C-3PO'S RED EYES MEAN HE'S EVIL
Enough about Dark Rey, though. Let's talk about the potential heel turn of another Star Wars character, one who has been there since the very beginning and has always been a good guy. A quick shot in the Rise of Skywalker trailer shows C-3PO with red eyes. Was Threepio high on death sticks, or does this indicate that he's broken bad?
Perhaps not. One leading theory is that the red eyes are part of a new "battle mode," which makes a certain amount of sense, as an early poster for the movie showed the normally passive Threepio carrying Chewbacca's bowcaster.
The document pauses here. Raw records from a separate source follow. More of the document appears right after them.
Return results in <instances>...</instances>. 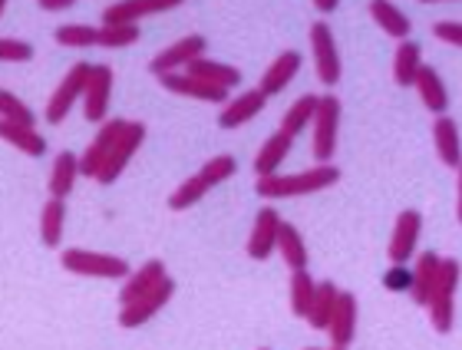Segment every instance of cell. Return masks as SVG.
I'll list each match as a JSON object with an SVG mask.
<instances>
[{
    "label": "cell",
    "instance_id": "obj_29",
    "mask_svg": "<svg viewBox=\"0 0 462 350\" xmlns=\"http://www.w3.org/2000/svg\"><path fill=\"white\" fill-rule=\"evenodd\" d=\"M291 143L294 139L291 136H284V133H271L268 139H264V146L258 149V156H254V172L258 175H274L281 169V162L288 159V152H291Z\"/></svg>",
    "mask_w": 462,
    "mask_h": 350
},
{
    "label": "cell",
    "instance_id": "obj_47",
    "mask_svg": "<svg viewBox=\"0 0 462 350\" xmlns=\"http://www.w3.org/2000/svg\"><path fill=\"white\" fill-rule=\"evenodd\" d=\"M261 350H268V347H261Z\"/></svg>",
    "mask_w": 462,
    "mask_h": 350
},
{
    "label": "cell",
    "instance_id": "obj_16",
    "mask_svg": "<svg viewBox=\"0 0 462 350\" xmlns=\"http://www.w3.org/2000/svg\"><path fill=\"white\" fill-rule=\"evenodd\" d=\"M278 225H281V215H278V208H271V205L254 215V228H251V235H248V254L254 262L271 258L274 242H278Z\"/></svg>",
    "mask_w": 462,
    "mask_h": 350
},
{
    "label": "cell",
    "instance_id": "obj_14",
    "mask_svg": "<svg viewBox=\"0 0 462 350\" xmlns=\"http://www.w3.org/2000/svg\"><path fill=\"white\" fill-rule=\"evenodd\" d=\"M125 119H109V123H103L97 133V139L87 146V152L79 159V175H87V179H97V172L103 169V162H106L109 149H113V143L119 139V133H123Z\"/></svg>",
    "mask_w": 462,
    "mask_h": 350
},
{
    "label": "cell",
    "instance_id": "obj_20",
    "mask_svg": "<svg viewBox=\"0 0 462 350\" xmlns=\"http://www.w3.org/2000/svg\"><path fill=\"white\" fill-rule=\"evenodd\" d=\"M416 93L423 97V106L433 113V116H446V109H449V93H446V83L439 79L433 67H420L416 69V79H413Z\"/></svg>",
    "mask_w": 462,
    "mask_h": 350
},
{
    "label": "cell",
    "instance_id": "obj_2",
    "mask_svg": "<svg viewBox=\"0 0 462 350\" xmlns=\"http://www.w3.org/2000/svg\"><path fill=\"white\" fill-rule=\"evenodd\" d=\"M235 169H238L235 156H215V159H208V162L199 169V175L185 179V182L175 189L172 198H169V208H172V212H185V208H192L195 202H202L205 195L212 192L215 185L228 182L231 175H235Z\"/></svg>",
    "mask_w": 462,
    "mask_h": 350
},
{
    "label": "cell",
    "instance_id": "obj_34",
    "mask_svg": "<svg viewBox=\"0 0 462 350\" xmlns=\"http://www.w3.org/2000/svg\"><path fill=\"white\" fill-rule=\"evenodd\" d=\"M314 288H318V281L308 274V268L291 274V314H294V318H304V314H308Z\"/></svg>",
    "mask_w": 462,
    "mask_h": 350
},
{
    "label": "cell",
    "instance_id": "obj_7",
    "mask_svg": "<svg viewBox=\"0 0 462 350\" xmlns=\"http://www.w3.org/2000/svg\"><path fill=\"white\" fill-rule=\"evenodd\" d=\"M172 294H175V281L165 274L162 281L155 284V288H149L143 298H135V301H129V304H123V308H119V327H125V331L143 327L145 321H152L155 314L172 301Z\"/></svg>",
    "mask_w": 462,
    "mask_h": 350
},
{
    "label": "cell",
    "instance_id": "obj_25",
    "mask_svg": "<svg viewBox=\"0 0 462 350\" xmlns=\"http://www.w3.org/2000/svg\"><path fill=\"white\" fill-rule=\"evenodd\" d=\"M433 143H436V156L443 159V166L459 169L462 149H459V129H456V119L436 116V123H433Z\"/></svg>",
    "mask_w": 462,
    "mask_h": 350
},
{
    "label": "cell",
    "instance_id": "obj_27",
    "mask_svg": "<svg viewBox=\"0 0 462 350\" xmlns=\"http://www.w3.org/2000/svg\"><path fill=\"white\" fill-rule=\"evenodd\" d=\"M63 232H67V205L63 198H50L40 212V242L47 248H60Z\"/></svg>",
    "mask_w": 462,
    "mask_h": 350
},
{
    "label": "cell",
    "instance_id": "obj_11",
    "mask_svg": "<svg viewBox=\"0 0 462 350\" xmlns=\"http://www.w3.org/2000/svg\"><path fill=\"white\" fill-rule=\"evenodd\" d=\"M205 47H208V40L199 37V33L175 40L172 47H165L162 53H155L152 63H149V69H152L155 77H165V73H179V69H185L189 63H192V60L205 57Z\"/></svg>",
    "mask_w": 462,
    "mask_h": 350
},
{
    "label": "cell",
    "instance_id": "obj_23",
    "mask_svg": "<svg viewBox=\"0 0 462 350\" xmlns=\"http://www.w3.org/2000/svg\"><path fill=\"white\" fill-rule=\"evenodd\" d=\"M0 139L10 143L14 149H20L23 156H33L40 159L47 152V139L40 136L33 126H17V123H10V119H0Z\"/></svg>",
    "mask_w": 462,
    "mask_h": 350
},
{
    "label": "cell",
    "instance_id": "obj_43",
    "mask_svg": "<svg viewBox=\"0 0 462 350\" xmlns=\"http://www.w3.org/2000/svg\"><path fill=\"white\" fill-rule=\"evenodd\" d=\"M420 4H443V0H420Z\"/></svg>",
    "mask_w": 462,
    "mask_h": 350
},
{
    "label": "cell",
    "instance_id": "obj_41",
    "mask_svg": "<svg viewBox=\"0 0 462 350\" xmlns=\"http://www.w3.org/2000/svg\"><path fill=\"white\" fill-rule=\"evenodd\" d=\"M37 4H40V10H47V14H60V10L73 7L77 0H37Z\"/></svg>",
    "mask_w": 462,
    "mask_h": 350
},
{
    "label": "cell",
    "instance_id": "obj_5",
    "mask_svg": "<svg viewBox=\"0 0 462 350\" xmlns=\"http://www.w3.org/2000/svg\"><path fill=\"white\" fill-rule=\"evenodd\" d=\"M145 143V123H133V119H125L123 133H119V139L113 143V149H109L106 162H103V169L97 172V182L99 185H113L119 175L125 172V166L133 162V156L139 152V146Z\"/></svg>",
    "mask_w": 462,
    "mask_h": 350
},
{
    "label": "cell",
    "instance_id": "obj_38",
    "mask_svg": "<svg viewBox=\"0 0 462 350\" xmlns=\"http://www.w3.org/2000/svg\"><path fill=\"white\" fill-rule=\"evenodd\" d=\"M27 60H33V47L27 40L0 37V63H27Z\"/></svg>",
    "mask_w": 462,
    "mask_h": 350
},
{
    "label": "cell",
    "instance_id": "obj_12",
    "mask_svg": "<svg viewBox=\"0 0 462 350\" xmlns=\"http://www.w3.org/2000/svg\"><path fill=\"white\" fill-rule=\"evenodd\" d=\"M185 0H119L103 14V23L116 27V23H139L145 17H155V14H165V10L182 7Z\"/></svg>",
    "mask_w": 462,
    "mask_h": 350
},
{
    "label": "cell",
    "instance_id": "obj_45",
    "mask_svg": "<svg viewBox=\"0 0 462 350\" xmlns=\"http://www.w3.org/2000/svg\"><path fill=\"white\" fill-rule=\"evenodd\" d=\"M330 350H346V347H330Z\"/></svg>",
    "mask_w": 462,
    "mask_h": 350
},
{
    "label": "cell",
    "instance_id": "obj_26",
    "mask_svg": "<svg viewBox=\"0 0 462 350\" xmlns=\"http://www.w3.org/2000/svg\"><path fill=\"white\" fill-rule=\"evenodd\" d=\"M436 272H439V254L436 252H426L416 258L413 264V281H410V294H413V301L420 304V308H426V301H430V291H433L436 284Z\"/></svg>",
    "mask_w": 462,
    "mask_h": 350
},
{
    "label": "cell",
    "instance_id": "obj_28",
    "mask_svg": "<svg viewBox=\"0 0 462 350\" xmlns=\"http://www.w3.org/2000/svg\"><path fill=\"white\" fill-rule=\"evenodd\" d=\"M165 278V264L162 262H145L139 272L133 274H125V284H123V291H119V301L129 304L135 301V298H143L149 288H155V284Z\"/></svg>",
    "mask_w": 462,
    "mask_h": 350
},
{
    "label": "cell",
    "instance_id": "obj_18",
    "mask_svg": "<svg viewBox=\"0 0 462 350\" xmlns=\"http://www.w3.org/2000/svg\"><path fill=\"white\" fill-rule=\"evenodd\" d=\"M264 103H268V97H264L261 89H251V93H241V97L228 99V103H225V109H222V116H218V126H222V129L245 126V123H251V119L264 109Z\"/></svg>",
    "mask_w": 462,
    "mask_h": 350
},
{
    "label": "cell",
    "instance_id": "obj_42",
    "mask_svg": "<svg viewBox=\"0 0 462 350\" xmlns=\"http://www.w3.org/2000/svg\"><path fill=\"white\" fill-rule=\"evenodd\" d=\"M337 4H340V0H314V7H318L320 14H334V10H337Z\"/></svg>",
    "mask_w": 462,
    "mask_h": 350
},
{
    "label": "cell",
    "instance_id": "obj_31",
    "mask_svg": "<svg viewBox=\"0 0 462 350\" xmlns=\"http://www.w3.org/2000/svg\"><path fill=\"white\" fill-rule=\"evenodd\" d=\"M423 67V50H420V43H413V40H403L400 47H396V57H393V79L396 87L410 89L416 79V69Z\"/></svg>",
    "mask_w": 462,
    "mask_h": 350
},
{
    "label": "cell",
    "instance_id": "obj_35",
    "mask_svg": "<svg viewBox=\"0 0 462 350\" xmlns=\"http://www.w3.org/2000/svg\"><path fill=\"white\" fill-rule=\"evenodd\" d=\"M57 43L63 47H99V27H89V23H67V27L57 30Z\"/></svg>",
    "mask_w": 462,
    "mask_h": 350
},
{
    "label": "cell",
    "instance_id": "obj_9",
    "mask_svg": "<svg viewBox=\"0 0 462 350\" xmlns=\"http://www.w3.org/2000/svg\"><path fill=\"white\" fill-rule=\"evenodd\" d=\"M109 99H113V67L93 63L87 89H83V116H87V123H103L106 119Z\"/></svg>",
    "mask_w": 462,
    "mask_h": 350
},
{
    "label": "cell",
    "instance_id": "obj_21",
    "mask_svg": "<svg viewBox=\"0 0 462 350\" xmlns=\"http://www.w3.org/2000/svg\"><path fill=\"white\" fill-rule=\"evenodd\" d=\"M185 73L195 79H202V83H208V87H218V89H231L241 83V69L228 67V63H215V60H192L189 67H185Z\"/></svg>",
    "mask_w": 462,
    "mask_h": 350
},
{
    "label": "cell",
    "instance_id": "obj_22",
    "mask_svg": "<svg viewBox=\"0 0 462 350\" xmlns=\"http://www.w3.org/2000/svg\"><path fill=\"white\" fill-rule=\"evenodd\" d=\"M370 17L376 20V27L383 30L386 37L410 40V30H413V23H410V17H406L396 4H390V0H370Z\"/></svg>",
    "mask_w": 462,
    "mask_h": 350
},
{
    "label": "cell",
    "instance_id": "obj_24",
    "mask_svg": "<svg viewBox=\"0 0 462 350\" xmlns=\"http://www.w3.org/2000/svg\"><path fill=\"white\" fill-rule=\"evenodd\" d=\"M274 248L281 252V258H284V264H288L291 272H304L308 268V244H304V235L294 225L288 222L278 225V242H274Z\"/></svg>",
    "mask_w": 462,
    "mask_h": 350
},
{
    "label": "cell",
    "instance_id": "obj_10",
    "mask_svg": "<svg viewBox=\"0 0 462 350\" xmlns=\"http://www.w3.org/2000/svg\"><path fill=\"white\" fill-rule=\"evenodd\" d=\"M310 47H314V63H318V77L324 87H337L340 83V53L334 43V33L324 20L310 27Z\"/></svg>",
    "mask_w": 462,
    "mask_h": 350
},
{
    "label": "cell",
    "instance_id": "obj_19",
    "mask_svg": "<svg viewBox=\"0 0 462 350\" xmlns=\"http://www.w3.org/2000/svg\"><path fill=\"white\" fill-rule=\"evenodd\" d=\"M298 69H300V53H298V50H284V53H278V60L264 69V77H261L258 89L264 93V97H278L281 89L298 77Z\"/></svg>",
    "mask_w": 462,
    "mask_h": 350
},
{
    "label": "cell",
    "instance_id": "obj_36",
    "mask_svg": "<svg viewBox=\"0 0 462 350\" xmlns=\"http://www.w3.org/2000/svg\"><path fill=\"white\" fill-rule=\"evenodd\" d=\"M0 119H10V123H17V126H33V123H37L33 109L20 97H14L10 89H0Z\"/></svg>",
    "mask_w": 462,
    "mask_h": 350
},
{
    "label": "cell",
    "instance_id": "obj_4",
    "mask_svg": "<svg viewBox=\"0 0 462 350\" xmlns=\"http://www.w3.org/2000/svg\"><path fill=\"white\" fill-rule=\"evenodd\" d=\"M60 264L69 274H83V278H113V281H119L129 274V264L119 254L87 252V248H67L60 254Z\"/></svg>",
    "mask_w": 462,
    "mask_h": 350
},
{
    "label": "cell",
    "instance_id": "obj_8",
    "mask_svg": "<svg viewBox=\"0 0 462 350\" xmlns=\"http://www.w3.org/2000/svg\"><path fill=\"white\" fill-rule=\"evenodd\" d=\"M89 67H93V63L79 60V63H73V67L67 69L63 83H60L57 93H53L47 103V123H63V119L69 116L73 103L83 99V89H87V79H89Z\"/></svg>",
    "mask_w": 462,
    "mask_h": 350
},
{
    "label": "cell",
    "instance_id": "obj_6",
    "mask_svg": "<svg viewBox=\"0 0 462 350\" xmlns=\"http://www.w3.org/2000/svg\"><path fill=\"white\" fill-rule=\"evenodd\" d=\"M314 156L320 166H330L337 152V129H340V99L318 97V113H314Z\"/></svg>",
    "mask_w": 462,
    "mask_h": 350
},
{
    "label": "cell",
    "instance_id": "obj_13",
    "mask_svg": "<svg viewBox=\"0 0 462 350\" xmlns=\"http://www.w3.org/2000/svg\"><path fill=\"white\" fill-rule=\"evenodd\" d=\"M420 232H423V215L416 208H406L396 218L393 228V242H390V262L406 264L416 254V244H420Z\"/></svg>",
    "mask_w": 462,
    "mask_h": 350
},
{
    "label": "cell",
    "instance_id": "obj_37",
    "mask_svg": "<svg viewBox=\"0 0 462 350\" xmlns=\"http://www.w3.org/2000/svg\"><path fill=\"white\" fill-rule=\"evenodd\" d=\"M139 40V23H116V27H99V47H129V43H135Z\"/></svg>",
    "mask_w": 462,
    "mask_h": 350
},
{
    "label": "cell",
    "instance_id": "obj_39",
    "mask_svg": "<svg viewBox=\"0 0 462 350\" xmlns=\"http://www.w3.org/2000/svg\"><path fill=\"white\" fill-rule=\"evenodd\" d=\"M410 281H413V274H410L406 264H393V268L383 274V284L390 291H410Z\"/></svg>",
    "mask_w": 462,
    "mask_h": 350
},
{
    "label": "cell",
    "instance_id": "obj_1",
    "mask_svg": "<svg viewBox=\"0 0 462 350\" xmlns=\"http://www.w3.org/2000/svg\"><path fill=\"white\" fill-rule=\"evenodd\" d=\"M340 169L337 166H314L304 169V172H291V175H258V185L254 192L268 202H278V198H298V195H310V192H324L330 185H337Z\"/></svg>",
    "mask_w": 462,
    "mask_h": 350
},
{
    "label": "cell",
    "instance_id": "obj_40",
    "mask_svg": "<svg viewBox=\"0 0 462 350\" xmlns=\"http://www.w3.org/2000/svg\"><path fill=\"white\" fill-rule=\"evenodd\" d=\"M436 40H443L449 47H462V23H453V20H439L433 27Z\"/></svg>",
    "mask_w": 462,
    "mask_h": 350
},
{
    "label": "cell",
    "instance_id": "obj_17",
    "mask_svg": "<svg viewBox=\"0 0 462 350\" xmlns=\"http://www.w3.org/2000/svg\"><path fill=\"white\" fill-rule=\"evenodd\" d=\"M159 83H162L169 93H175V97L202 99V103H225V97H228V89L208 87V83L189 77V73H165V77H159Z\"/></svg>",
    "mask_w": 462,
    "mask_h": 350
},
{
    "label": "cell",
    "instance_id": "obj_44",
    "mask_svg": "<svg viewBox=\"0 0 462 350\" xmlns=\"http://www.w3.org/2000/svg\"><path fill=\"white\" fill-rule=\"evenodd\" d=\"M4 7H7V0H0V14H4Z\"/></svg>",
    "mask_w": 462,
    "mask_h": 350
},
{
    "label": "cell",
    "instance_id": "obj_32",
    "mask_svg": "<svg viewBox=\"0 0 462 350\" xmlns=\"http://www.w3.org/2000/svg\"><path fill=\"white\" fill-rule=\"evenodd\" d=\"M77 179H79V159L73 152H60L57 162H53V172H50V195L53 198H67L73 192Z\"/></svg>",
    "mask_w": 462,
    "mask_h": 350
},
{
    "label": "cell",
    "instance_id": "obj_3",
    "mask_svg": "<svg viewBox=\"0 0 462 350\" xmlns=\"http://www.w3.org/2000/svg\"><path fill=\"white\" fill-rule=\"evenodd\" d=\"M456 291H459V262L456 258H439V272H436V284L430 291V324L436 334H449L456 324Z\"/></svg>",
    "mask_w": 462,
    "mask_h": 350
},
{
    "label": "cell",
    "instance_id": "obj_33",
    "mask_svg": "<svg viewBox=\"0 0 462 350\" xmlns=\"http://www.w3.org/2000/svg\"><path fill=\"white\" fill-rule=\"evenodd\" d=\"M314 113H318V97L304 93V97H300L298 103L284 113L281 133H284V136H291V139H298L300 133H304V126H310V123H314Z\"/></svg>",
    "mask_w": 462,
    "mask_h": 350
},
{
    "label": "cell",
    "instance_id": "obj_30",
    "mask_svg": "<svg viewBox=\"0 0 462 350\" xmlns=\"http://www.w3.org/2000/svg\"><path fill=\"white\" fill-rule=\"evenodd\" d=\"M337 294H340V288L334 281H318L314 298H310V308H308V314H304L314 331H324V327H328L330 314H334V304H337Z\"/></svg>",
    "mask_w": 462,
    "mask_h": 350
},
{
    "label": "cell",
    "instance_id": "obj_15",
    "mask_svg": "<svg viewBox=\"0 0 462 350\" xmlns=\"http://www.w3.org/2000/svg\"><path fill=\"white\" fill-rule=\"evenodd\" d=\"M328 337L330 347H350V341L356 337V298L350 291L337 294V304H334V314L328 321Z\"/></svg>",
    "mask_w": 462,
    "mask_h": 350
},
{
    "label": "cell",
    "instance_id": "obj_46",
    "mask_svg": "<svg viewBox=\"0 0 462 350\" xmlns=\"http://www.w3.org/2000/svg\"><path fill=\"white\" fill-rule=\"evenodd\" d=\"M308 350H318V347H308Z\"/></svg>",
    "mask_w": 462,
    "mask_h": 350
}]
</instances>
Other theories suggest he's got red eyes because his programming has been taken over by the bad guys, which could happen. Less likely is the idea that he's turned evil because of some deep code that his creator, Anakin Skywalker, buried in him decades ago that has only just been activated by Palpatine's ghost or someone in the First Order. Star Wars already has plenty of blasters, so it doesn't need to turn C-3PO's hidden code into the galaxy's most pointless Chekhov's Gun.
SONY AND DISNEY ARE PLAYING THREE-DIMENSIONAL CHESS, IRRESPONSIBLE CONSPIRACY THEORY ALLEGES
Reporting on fan theories — reporting on all fiction, really — is an inherently weird form of journalism. Journalism should be about reporting on the truth, which doesn't quite exist in the same way when you're dealing with made-up characters in a made-up story, and especially not when the story is about speculative fan theories. But that's fine — there can and should be different standards for "reporting" on fiction, although good pop-culture journalism should still have some sort of standards, rather than just writing about any baseless theory in an attempt to get clicks.
The problem with this theory, though, is that it's not about fiction. It's suggesting that Sony and Disney — two real-life companies with shareholders and motivations that are much bigger and more expensive than who Spider-Man fights — have cooked up a "brilliant scheme." Allegedly, the whole fight over Spider-Man is actually just a ploy to bring him back to the MCU in five years to great fanfare.
This is not a fan theory, it's a conspiracy theory. It's not making a guess about why a robot may or may not be evil, but making baseless claims about the real world. It's misleading readers rather than informing them, which is, you know, not great journalism.